# STATED TASK
Copy the material below word for word, omitting the picture.

** Start DATA EXCERPTS **

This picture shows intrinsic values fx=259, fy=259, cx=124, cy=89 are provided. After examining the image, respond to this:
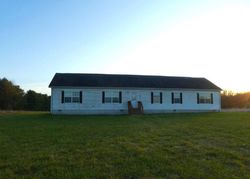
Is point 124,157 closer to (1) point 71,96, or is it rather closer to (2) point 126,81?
(1) point 71,96

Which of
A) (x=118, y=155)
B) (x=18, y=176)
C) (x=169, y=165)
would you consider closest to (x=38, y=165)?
(x=18, y=176)

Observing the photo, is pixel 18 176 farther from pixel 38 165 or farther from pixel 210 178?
pixel 210 178

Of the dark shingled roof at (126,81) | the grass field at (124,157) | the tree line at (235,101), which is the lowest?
the grass field at (124,157)

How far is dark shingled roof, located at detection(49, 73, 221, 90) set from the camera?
2270cm

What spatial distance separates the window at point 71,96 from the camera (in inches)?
861

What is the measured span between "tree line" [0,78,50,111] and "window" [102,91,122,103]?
27972 mm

** End DATA EXCERPTS **

# FINAL RESULT
This picture shows intrinsic values fx=259, fy=259, cx=124, cy=89 are provided. After examining the image, respond to this:
Is point 124,157 closer to (1) point 71,96, or is it rather closer to (2) point 126,81?
(1) point 71,96

Which of
A) (x=118, y=155)
B) (x=18, y=176)
C) (x=169, y=165)
would you consider closest to (x=38, y=165)?
(x=18, y=176)

Observing the photo, is pixel 18 176 farther from pixel 38 165 or farther from pixel 210 178?
pixel 210 178

Of the dark shingled roof at (126,81) | the grass field at (124,157) | the tree line at (235,101), which is the lowest?
the grass field at (124,157)

How far is dark shingled roof, located at detection(49, 73, 221, 90) set from the camera?
2270cm

What spatial distance separates the window at point 71,96 from the camera (in inches)?
861

What is the measured span between "tree line" [0,78,50,111] and "window" [102,91,122,103]?
27972 mm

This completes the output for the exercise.